- _PROBLEM STATEMENT_: Output only the lines below that start at the line containing "body_size: 718" and end at the line containing "rgb(102, 51, 0);", with both ends kept.

- _Items listed in a dataset_:
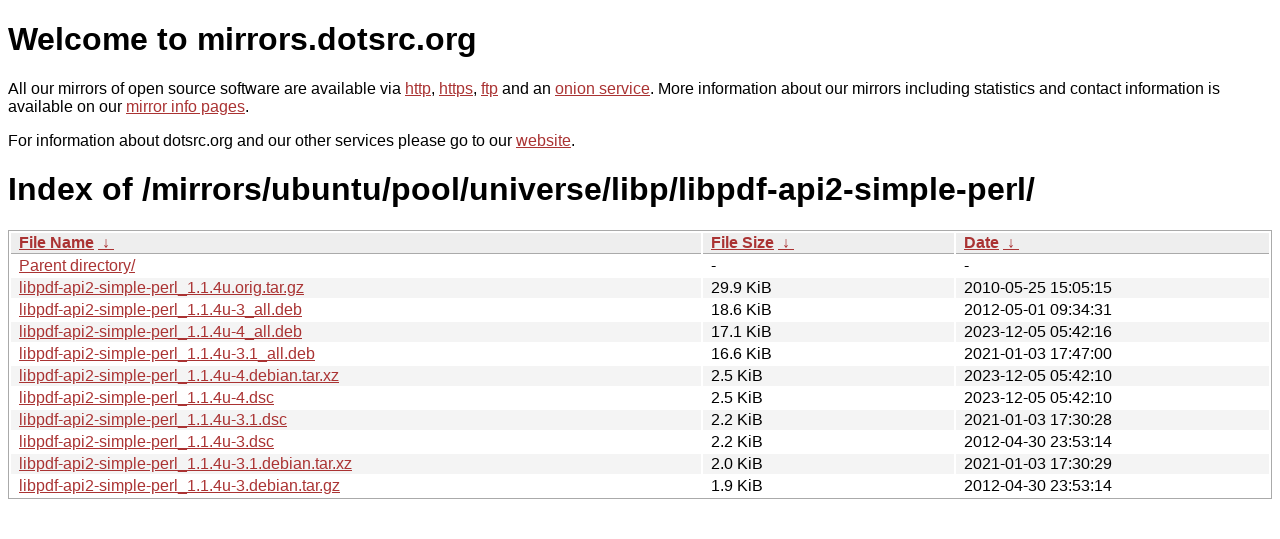

--- FILE ---
content_type: text/html
request_url: http://dk-01.installer.hardenedbsd.org/mirrors/ubuntu/pool/universe/libp/libpdf-api2-simple-perl/?C=S&O=D
body_size: 4502
content:
<!DOCTYPE html PUBLIC "-//W3C//DTD XHTML 1.0 Strict//EN" "http://www.w3.org/TR/xhtml1/DTD/xhtml1-strict.dtd">
<html xmlns="http://www.w3.org/1999/xhtml">
<head><meta name="viewport" content="width=device-width"/><meta http-equiv="content-type" content="text/html; charset=utf-8"/><style type="text/css">body,html {background:#fff;font-family:"Bitstream Vera Sans","Lucida Grande","Lucida Sans Unicode",Lucidux,Verdana,Lucida,sans-serif;}tr:nth-child(even) {background:#f4f4f4;}th,td {padding:0.1em 0.5em;}th {text-align:left;font-weight:bold;background:#eee;border-bottom:1px solid #aaa;}#list {border:1px solid #aaa;width:100%;}a {color:#a33;}a:hover {color:#e33;}</style>

<title>mirrors.dotsrc.org</title>
</head><body>
<h1>Welcome to mirrors.dotsrc.org</h1>
<p>
All our mirrors of open source software are available via <a href="http://mirrors.dotsrc.org">http</a>, <a href="https://mirrors.dotsrc.org">https</a>, <a href="ftp://mirrors.dotsrc.org">ftp</a> and an <a href="http://dotsrccccbidkzg7oc7oj4ugxrlfbt64qebyunxbrgqhxiwj3nl6vcad.onion/">onion service</a>.
More information about our mirrors including statistics and contact
information is available on our <a
href="//dotsrc.org/mirrors/">mirror info pages</a>.
</p>

<p>
For information about dotsrc.org and our other services please go to our
<a href="//dotsrc.org">website</a>.
</p>
<h1>Index of
/mirrors/ubuntu/pool/universe/libp/libpdf-api2-simple-perl/</h1>
<table id="list"><thead><tr><th style="width:55%"><a href="?C=N&amp;O=A">File Name</a>&nbsp;<a href="?C=N&amp;O=D">&nbsp;&darr;&nbsp;</a></th><th style="width:20%"><a href="?C=S&amp;O=A">File Size</a>&nbsp;<a href="?C=S&amp;O=D">&nbsp;&darr;&nbsp;</a></th><th style="width:25%"><a href="?C=M&amp;O=A">Date</a>&nbsp;<a href="?C=M&amp;O=D">&nbsp;&darr;&nbsp;</a></th></tr></thead>
<tbody><tr><td class="link"><a href="../?C=S&amp;O=D">Parent directory/</a></td><td class="size">-</td><td class="date">-</td></tr>
<tr><td class="link"><a href="libpdf-api2-simple-perl_1.1.4u.orig.tar.gz" title="libpdf-api2-simple-perl_1.1.4u.orig.tar.gz">libpdf-api2-simple-perl_1.1.4u.orig.tar.gz</a></td><td class="size">29.9 KiB</td><td class="date">2010-05-25 15:05:15</td></tr>
<tr><td class="link"><a href="libpdf-api2-simple-perl_1.1.4u-3_all.deb" title="libpdf-api2-simple-perl_1.1.4u-3_all.deb">libpdf-api2-simple-perl_1.1.4u-3_all.deb</a></td><td class="size">18.6 KiB</td><td class="date">2012-05-01 09:34:31</td></tr>
<tr><td class="link"><a href="libpdf-api2-simple-perl_1.1.4u-4_all.deb" title="libpdf-api2-simple-perl_1.1.4u-4_all.deb">libpdf-api2-simple-perl_1.1.4u-4_all.deb</a></td><td class="size">17.1 KiB</td><td class="date">2023-12-05 05:42:16</td></tr>
<tr><td class="link"><a href="libpdf-api2-simple-perl_1.1.4u-3.1_all.deb" title="libpdf-api2-simple-perl_1.1.4u-3.1_all.deb">libpdf-api2-simple-perl_1.1.4u-3.1_all.deb</a></td><td class="size">16.6 KiB</td><td class="date">2021-01-03 17:47:00</td></tr>
<tr><td class="link"><a href="libpdf-api2-simple-perl_1.1.4u-4.debian.tar.xz" title="libpdf-api2-simple-perl_1.1.4u-4.debian.tar.xz">libpdf-api2-simple-perl_1.1.4u-4.debian.tar.xz</a></td><td class="size">2.5 KiB</td><td class="date">2023-12-05 05:42:10</td></tr>
<tr><td class="link"><a href="libpdf-api2-simple-perl_1.1.4u-4.dsc" title="libpdf-api2-simple-perl_1.1.4u-4.dsc">libpdf-api2-simple-perl_1.1.4u-4.dsc</a></td><td class="size">2.5 KiB</td><td class="date">2023-12-05 05:42:10</td></tr>
<tr><td class="link"><a href="libpdf-api2-simple-perl_1.1.4u-3.1.dsc" title="libpdf-api2-simple-perl_1.1.4u-3.1.dsc">libpdf-api2-simple-perl_1.1.4u-3.1.dsc</a></td><td class="size">2.2 KiB</td><td class="date">2021-01-03 17:30:28</td></tr>
<tr><td class="link"><a href="libpdf-api2-simple-perl_1.1.4u-3.dsc" title="libpdf-api2-simple-perl_1.1.4u-3.dsc">libpdf-api2-simple-perl_1.1.4u-3.dsc</a></td><td class="size">2.2 KiB</td><td class="date">2012-04-30 23:53:14</td></tr>
<tr><td class="link"><a href="libpdf-api2-simple-perl_1.1.4u-3.1.debian.tar.xz" title="libpdf-api2-simple-perl_1.1.4u-3.1.debian.tar.xz">libpdf-api2-simple-perl_1.1.4u-3.1.debian.tar.xz</a></td><td class="size">2.0 KiB</td><td class="date">2021-01-03 17:30:29</td></tr>
<tr><td class="link"><a href="libpdf-api2-simple-perl_1.1.4u-3.debian.tar.gz" title="libpdf-api2-simple-perl_1.1.4u-3.debian.tar.gz">libpdf-api2-simple-perl_1.1.4u-3.debian.tar.gz</a></td><td class="size">1.9 KiB</td><td class="date">2012-04-30 23:53:14</td></tr>
</tbody></table></body></html>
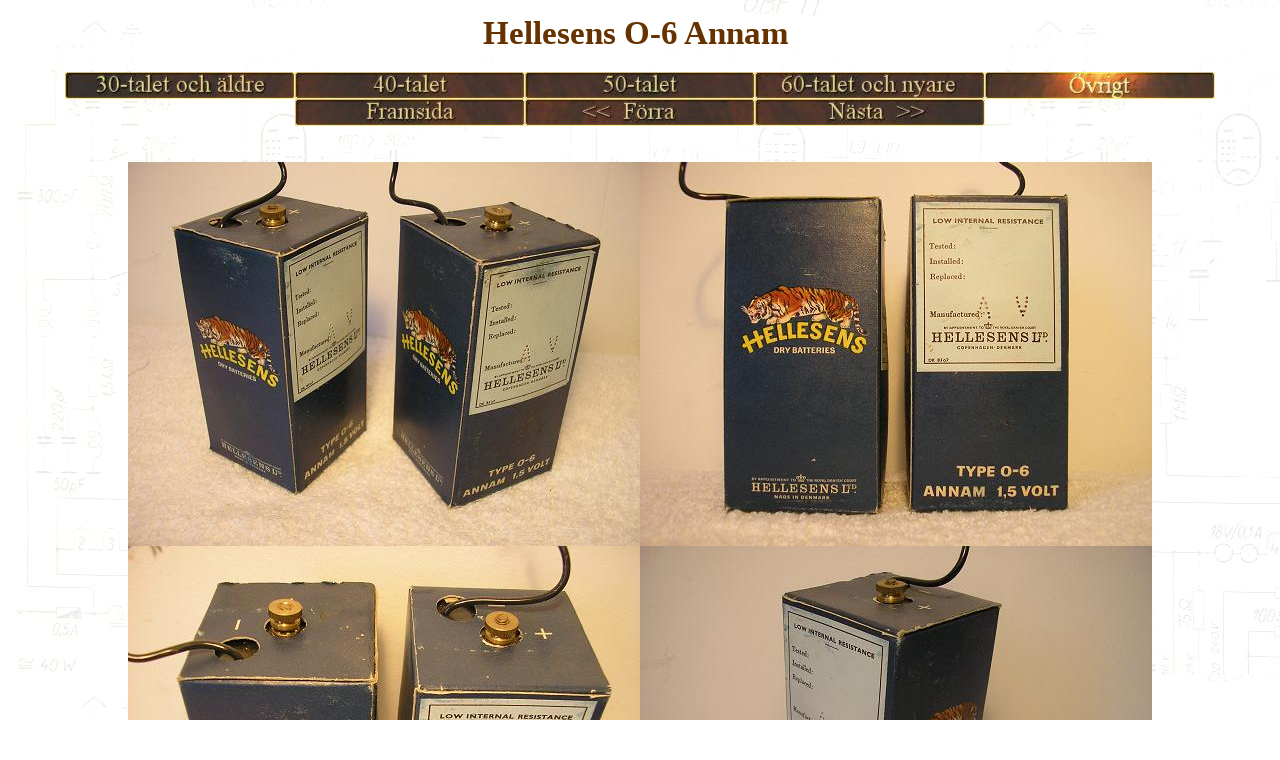

--- FILE ---
content_type: text/html
request_url: https://timonradiosivut.fi/svenska/Hellesens_Annam.html
body_size: 718
content:
<!DOCTYPE html PUBLIC "-//W3C//DTD HTML 4.01 Transitional//EN">
<html>
<head>

  
  
  <meta content="text/html; charset=ISO-8859-1" http-equiv="content-type">

  
  
  <title>Timon Radiosivut</title>
</head>


<body style="color: rgb(102, 51, 0); background-color: rgb(255, 255, 255); background-image: url(tausta.JPG);" alink="#000099" link="#000099" vlink="#990099">


<div style="text-align: center;"><big><big><big><big><big><span style="font-weight: bold;"><small>Hellesens O-6 Annam</small>&nbsp;</span></big></big></big></big></big>

<br><br>

<a href="30_luku_ja_vanhemmat.html"><img style="border: 0px solid ; width: 230px; height: 27px;" src="VP1_1P.jpg" onmouseover="this.src='VP1_1A.jpg' " onmouseout="this.src='VP1_1P.jpg'" " onmousedown="this.src='VP1_1P.jpg'"></a><a href="40_luku.html"><img style="border: 0px solid ; width: 230px; height: 27px;" alt="" src="VP1_2P.jpg" onmouseover="this.src='VP1_2A.jpg'" ;="" onmouseout="this.src='VP1_2P.jpg'" " onmousedown="this.src='VP1_2P.jpg'"></a><a href="50_luku.html"><img style="border: 0px solid ; width: 230px; height: 27px;" alt="" src="VP1_3P.jpg" onmouseover="this.src='VP1_3A.jpg'" ;="" onmouseout="this.src='VP1_3P.jpg'" " onmousedown="this.src='VP1_3P.jpg'"></a><a href="60_luku_ja_uudemmat.html"><img style="border: 0px solid ; width: 230px; height: 27px;" alt="" src="VP1_4P.jpg" onmouseover="this.src='VP1_4A.jpg'" ;="" onmouseout="this.src='VP1_4P.jpg'" " onmousedown="this.src='VP1_4P.jpg'"></a><a href="Sekalaista.html"><img style="border: 0px solid ; width: 230px; height: 27px;" alt="" src="VP1_5A.jpg" onmouseover="this.src='VP1_5A.jpg'" ;="" onmouseout="this.src='VP1_5A.jpg'" " onmousedown="this.src='VP1_5A.jpg'"></a><br>

<a href="index.html"><img style="border: 0px solid ; width: 230px; height: 27px;" src="etusivul.jpg" onmouseover="this.src='etusivul_A.jpg' " onmouseout="this.src='etusivul.jpg'" " onmousedown="this.src='etusivul.jpg'"></a><a href="Hellesens_IX1.html"><img style="border: 0px solid ; width: 230px; height: 27px;" alt="" src="edellinen.jpg" onmouseover="this.src='edellinen_A.jpg'" ;="" onmouseout="this.src='edellinen.jpg'" " onmousedown="this.src='edellinen.jpg'"></a><a href="Helvar_Helcord.html"><img style="border: 0px solid ; width: 230px; height: 27px;" alt="" src="seuraava.jpg" onmouseover="this.src='seuraava_A.jpg'" ;="" onmouseout="this.src='seuraava.jpg'" " onmousedown="this.src='seuraava.jpg'"></a>


<br><br><br>



<img style="width: 512px; height: 384px;" alt="Hellesens O-6 Annam" src="../S446_1.jpg"><img style="width: 512px; height: 384px;" alt="" src="../S446_2.jpg"><img style="width: 512px; height: 384px;" alt="" src="../S446_3.jpg"><img style="width: 512px; height: 384px;" alt="" src="../S446_4.jpg"><img style="width: 512px; height: 384px;" alt="" src="../S446_5.jpg"><img style="width: 512px; height: 384px;" alt="" src="../S446_6.jpg"><img style="width: 512px; height: 384px;" alt="" src="../S446_7.jpg"><img style="width: 512px; height: 384px;" alt="" src="../S446_8.jpg"><img style="width: 512px; height: 384px;" alt="" src="../S446_9.jpg"><span style="font-weight: bold;"><br>

Hellesens O-6 Annam</span><br>

Mått: 55 x 110(115) x 55 (mm)<br>

Tillverkningsår: 1955?<br>

ID: S446




<br><br>


<a href="index.html"><img style="border: 0px solid ; width: 230px; height: 27px;" src="etusivul.jpg" onmouseover="this.src='etusivul_A.jpg' " onmouseout="this.src='etusivul.jpg'" " onmousedown="this.src='etusivul.jpg'"></a><a href="Hellesens_IX1.html"><img style="border: 0px solid ; width: 230px; height: 27px;" alt="" src="edellinen.jpg" onmouseover="this.src='edellinen_A.jpg'" ;="" onmouseout="this.src='edellinen.jpg'" " onmousedown="this.src='edellinen.jpg'"></a><a href="Helvar_Helcord.html"><img style="border: 0px solid ; width: 230px; height: 27px;" alt="" src="seuraava.jpg" onmouseover="this.src='seuraava_A.jpg'" ;="" onmouseout="this.src='seuraava.jpg'" " onmousedown="this.src='seuraava.jpg'"></a>


<span style="font-size: 12pt; font-family: &quot;Times New Roman&quot;;" lang="EN-GB"></span>


</div>



<big><big><big><big><big><span style="font-weight: bold;"></span></big></big></big></big></big></div>

<div style="text-align: center;">
<a href="Tulossa.html"><img style="border: 0px solid ; width: 230px; height: 27px;" src="VP2_1P.jpg" onmouseover="this.src='VP2_1A.jpg' " onmouseout="this.src='VP2_1P.jpg'" " onmousedown="this.src='VP2_1P.jpg'"></a><a href="Mainokset.html"><img style="border: 0px solid ; width: 230px; height: 27px;" alt="" src="VP2_2P.jpg" onmouseover="this.src='VP2_2A.jpg'" ;="" onmouseout="this.src='VP2_2P.jpg'" " onmousedown="this.src='VP2_2P.jpg'"></a><a href="Palautesivu.html"><img style="border: 0px solid ; width: 230px; height: 27px;" alt="" src="VP2_3P.jpg" onmouseover="this.src='VP2_3A.jpg'" ;="" onmouseout="this.src='VP2_3P.jpg'" " onmousedown="this.src='VP2_3P.jpg'"></a><a href="Linkit.html"><img style="border: 0px solid ; width: 230px; height: 27px;" alt="" src="VP2_4P.jpg" onmouseover="this.src='VP2_4A.jpg'" ;="" onmouseout="this.src='VP2_4P.jpg'" " onmousedown="this.src='VP2_4P.jpg'"></a><a href="index.html"><img style="border: 0px solid ; width: 230px; height: 27px;" src="etusivul.jpg" onmouseover="this.src='etusivul_A.jpg' " onmouseout="this.src='etusivul.jpg'" " onmousedown="this.src='etusivul.jpg'"></a>


<span style="font-weight: bold;"><br>

</span>
</a></div><div style="text-align: center;"><span style="font-weight: bold;"><br><a href="https://info.flagcounter.com/INum"><img src="https://s01.flagcounter.com/count2/INum/bg_FFFFFF/txt_000000/border_CCCCCC/columns_1/maxflags_1/viewers_0/labels_0/pageviews_1/flags_0/percent_1/" alt="Flag Counter" border="0"></a></div>

</body></html>
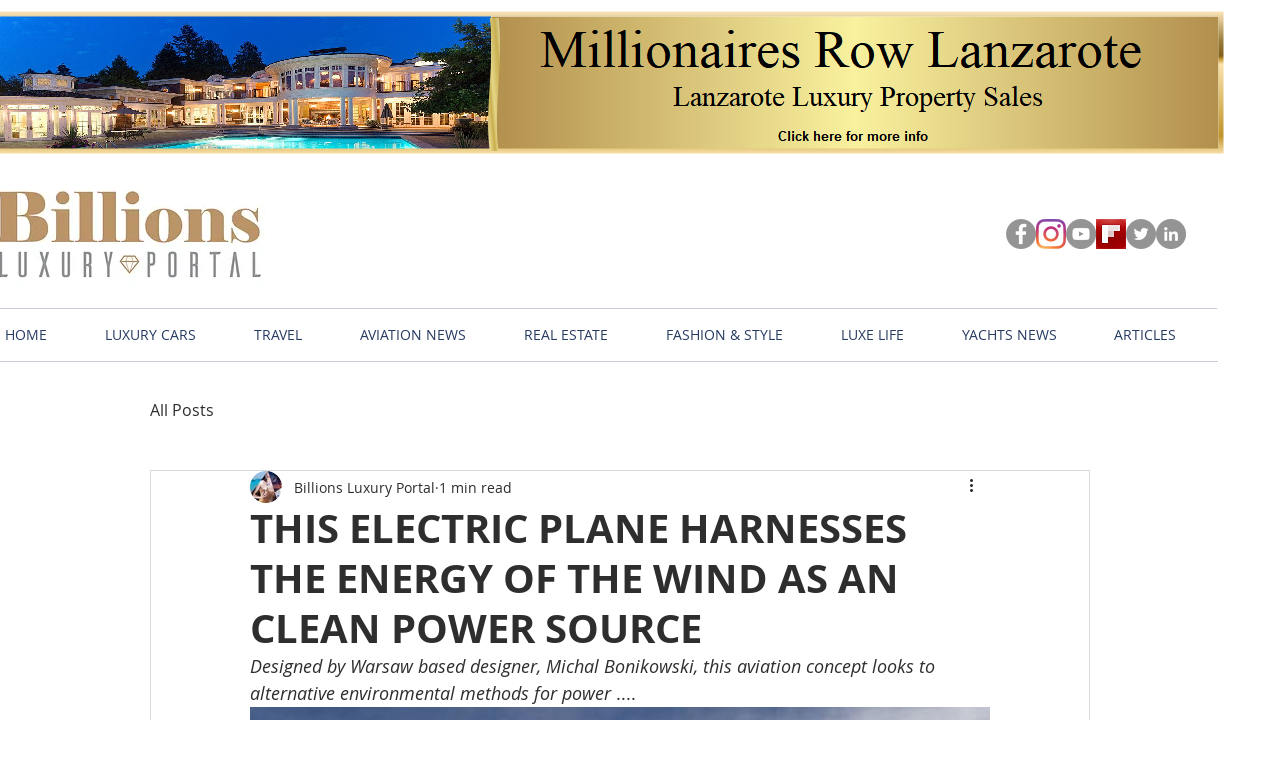

--- FILE ---
content_type: text/html; charset=utf-8
request_url: https://www.google.com/recaptcha/api2/aframe
body_size: 268
content:
<!DOCTYPE HTML><html><head><meta http-equiv="content-type" content="text/html; charset=UTF-8"></head><body><script nonce="PBO1KlbHXDxbGcfElBL8nQ">/** Anti-fraud and anti-abuse applications only. See google.com/recaptcha */ try{var clients={'sodar':'https://pagead2.googlesyndication.com/pagead/sodar?'};window.addEventListener("message",function(a){try{if(a.source===window.parent){var b=JSON.parse(a.data);var c=clients[b['id']];if(c){var d=document.createElement('img');d.src=c+b['params']+'&rc='+(localStorage.getItem("rc::a")?sessionStorage.getItem("rc::b"):"");window.document.body.appendChild(d);sessionStorage.setItem("rc::e",parseInt(sessionStorage.getItem("rc::e")||0)+1);localStorage.setItem("rc::h",'1768850789692');}}}catch(b){}});window.parent.postMessage("_grecaptcha_ready", "*");}catch(b){}</script></body></html>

- _TASK SOLUTION_:
body_size: 718
content:
<!DOCTYPE html PUBLIC "-//W3C//DTD HTML 4.01 Transitional//EN">
<html>
<head>

  
  
  <meta content="text/html; charset=ISO-8859-1" http-equiv="content-type">

  
  
  <title>Timon Radiosivut</title>
</head>


<body style="color: rgb(102, 51, 0); background-color: rgb(255, 255, 255); background-image: url(tausta.JPG);" alink="#000099" link="#000099" vlink="#990099">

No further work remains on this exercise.